Coordonner le travail des spécialistes :
Selon son degré de liberté et d'indépendance, il peut coordonner ou travailler en collaboration avec une multitude d'intervenants spécialisés selon les dossiers ayant ou non une relation de confiance avec le client : le notaire, l'expert-comptable, le banquier (crédit, gérant de fonds, gestionnaire de portefeuilles titres ou obligations), l'assureur (placements et assurances), les avocats fiscalistes, les agents immobiliers et autres gestionnaires d'actif (forêt, art, etc).
• faire de la veille juridique, fiscale et générale afin d'adapter en permanence la situation des personnes gérées.

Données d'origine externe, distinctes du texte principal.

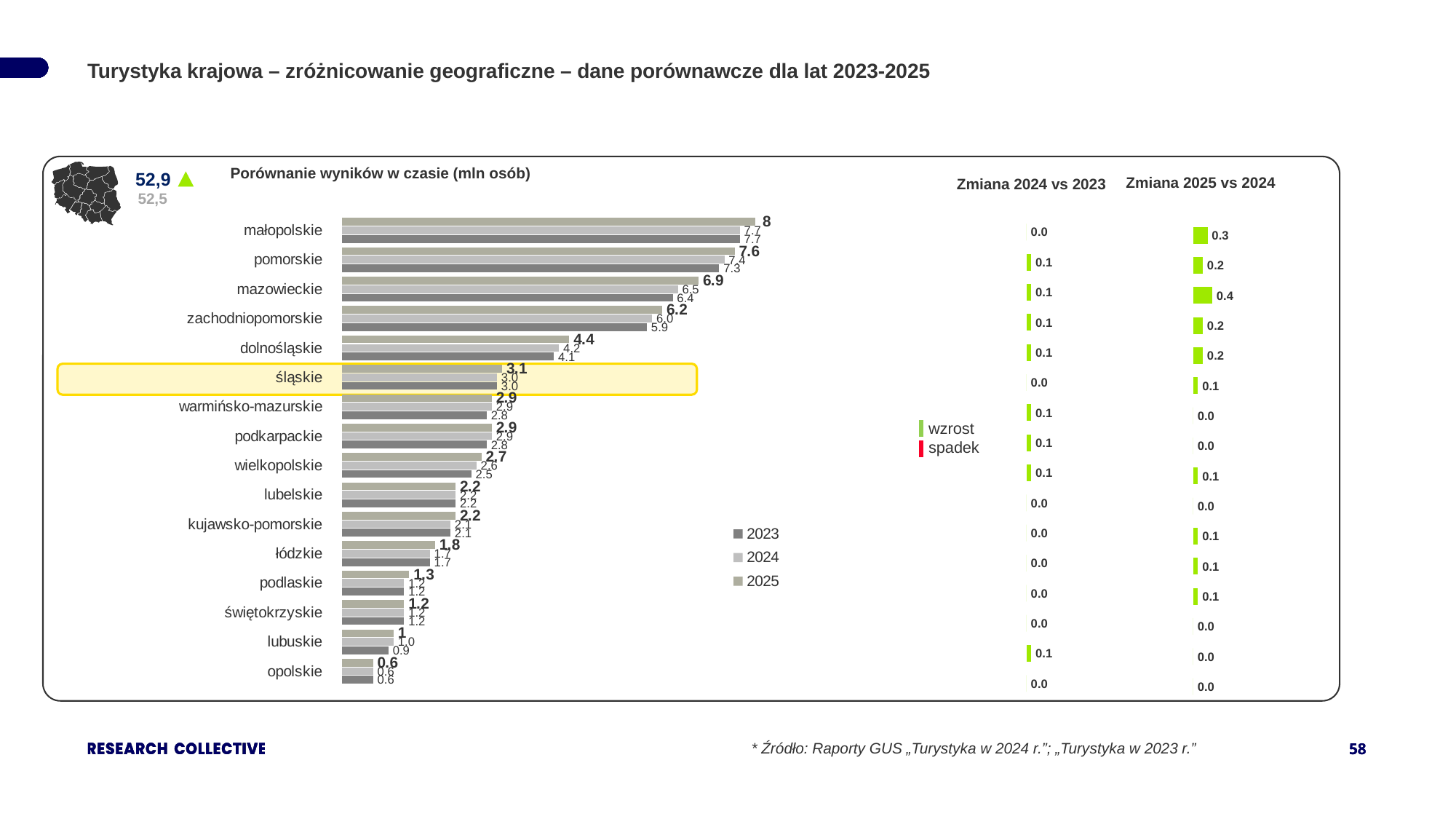
How many regions are listed in the chart 'Porównanie wyników w czasie (mln osób)'? 16 In the chart 'Porównanie wyników w czasie (mln osób)', which region has the highest 2025 value? małopolskie In the chart 'Porównanie wyników w czasie (mln osób)', which region has the lowest 2025 value? opolskie In the 'Zmiana 2024 vs 2023' chart, what is the value for lubuskie? 0.1 In the 'Zmiana 2025 vs 2024' chart, what is the value for mazowieckie? 0.4 What kind of chart is 'Porównanie wyników w czasie (mln osób)'? bar chart In the chart 'Porównanie wyników w czasie (mln osób)', which is larger: the 2025 value for zachodniopomorskie or for dolnośląskie? zachodniopomorskie In the chart 'Porównanie wyników w czasie (mln osób)', what is the difference between the 2025 values for małopolskie and pomorskie? 0.4 In the chart 'Porównanie wyników w czasie (mln osób)', what is the 2023 value for pomorskie? 7.3 How many series does the legend of the chart 'Porównanie wyników w czasie (mln osób)' list? 3 In the chart 'Porównanie wyników w czasie (mln osób)', what is the 2025 value for małopolskie? 8 In the chart 'Porównanie wyników w czasie (mln osób)', what is the 2025 value for mazowieckie? 6.9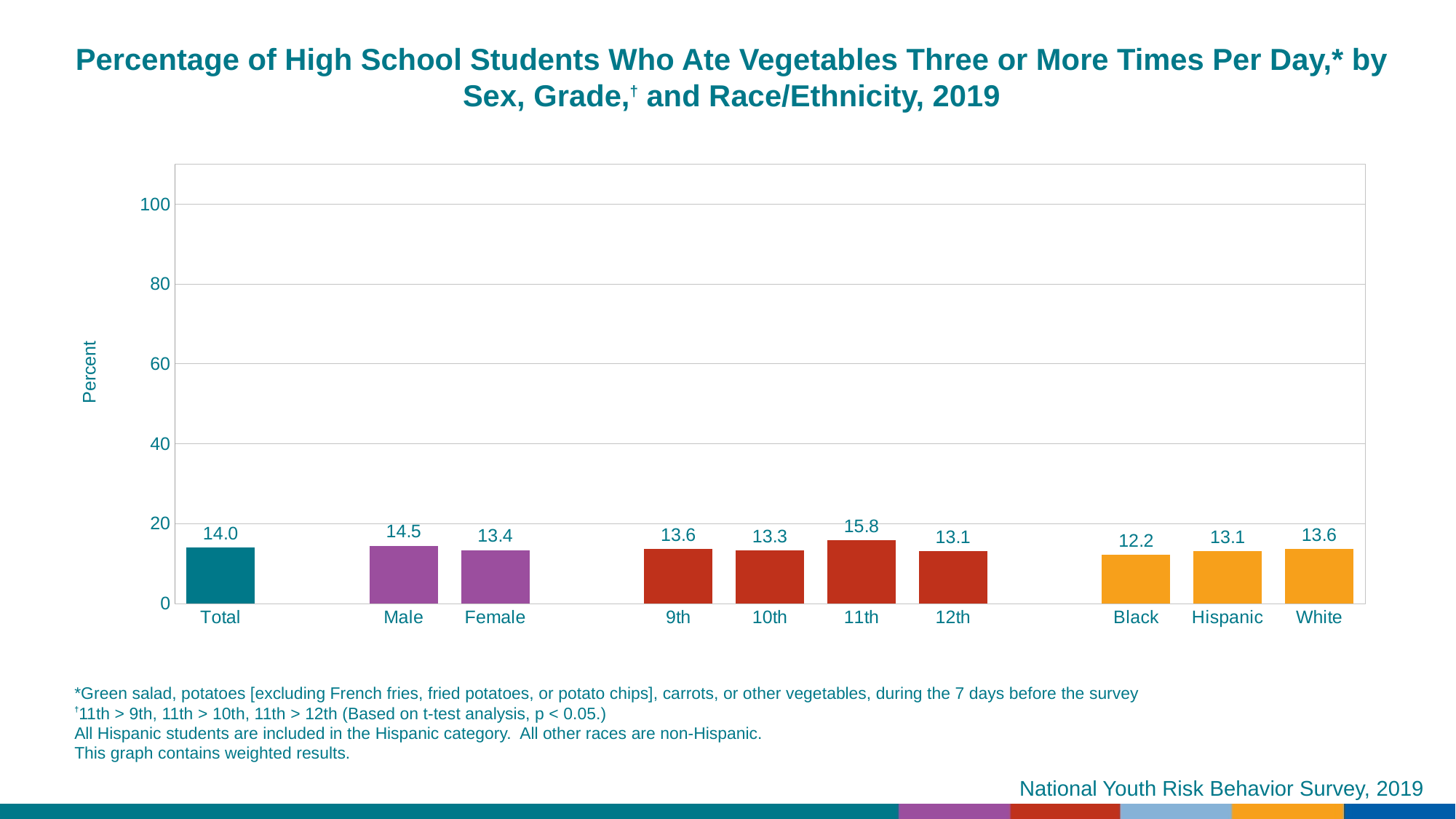
What is the value for Male? 14.5 Which category has the highest value? 11th How many categories are shown on the x axis? 10 What is the value for 11th grade? 15.8 Which category has the lowest value? Black What kind of chart is shown on the slide? bar chart Is the value for White students greater or less than 20? less Which is larger, the value for 9th grade or the value for 12th grade? 9th What is the difference between the Male and Female values? 1.1 What is the label of the y axis? Percent What is the value for Black students? 12.2 What is the value for Total? 14.0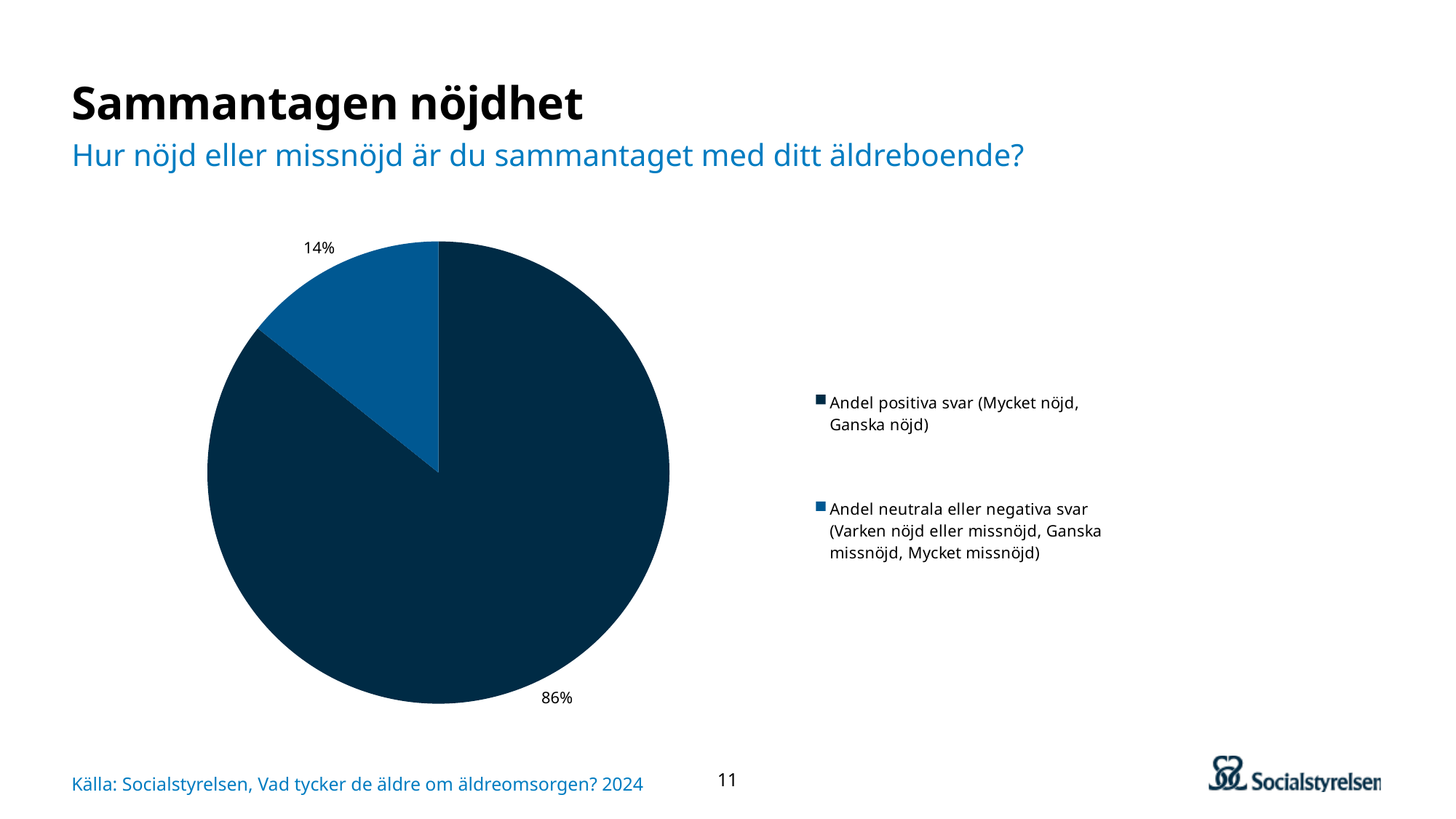
How many slices does the pie chart have? 2 What is the difference in percentage points between the positive slice and the neutral/negative slice? 72 percentage points Which slice of the pie is the smallest? Andel neutrala eller negativa svar (Varken nöjd eller missnöjd, Ganska missnöjd, Mycket missnöjd) How many entries does the legend list? 2 What share of the pie is labelled for 'Andel neutrala eller negativa svar'? 14% What is the source cited at the bottom of the slide? Socialstyrelsen, Vad tycker de äldre om äldreomsorgen? 2024 What question is shown as the subtitle above the chart? Hur nöjd eller missnöjd är du sammantaget med ditt äldreboende? Which is larger: the share of positive answers or the share of neutral or negative answers? positive answers What share of the pie is labelled for 'Andel positiva svar (Mycket nöjd, Ganska nöjd)'? 86% Which slice of the pie is the largest? Andel positiva svar (Mycket nöjd, Ganska nöjd) What is the total of the two slice labels shown on the pie? 100% What kind of chart is shown on the slide? pie chart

Ce métier ne doit pas être confondu avec tous les autres métiers … de patrimoine qui bien souvent dépendent fortement d'un des métiers de spécialiste. La gestion de patrimoine est un métier généraliste.
VI - Quelques chiffres
En 2007, moins de 3 % des Français ont plus de 500 000 euros de patrimoine et moins de 1 % ont plus de 1,6 million d'euros. 1. Il est considéré comme mal évalué. Le Conseil national de l'information statistique (CNIS) a récemment insisté sur la nécessité de créer de nouveaux indicateurs sur le patrimoine des français.
Le patrimoine immobilier représente 32 % des actifs de l’économie, mais 68 % de tous les actifs détenus par les ménages1.
Le patrimoine immobilier est l’ensemble des biens immobiliers que possèdent des agents économiques (ménages, sociétés financières, sociétés non financières,…).
Le patrimoine immobilier fait partie des actifs non financiers.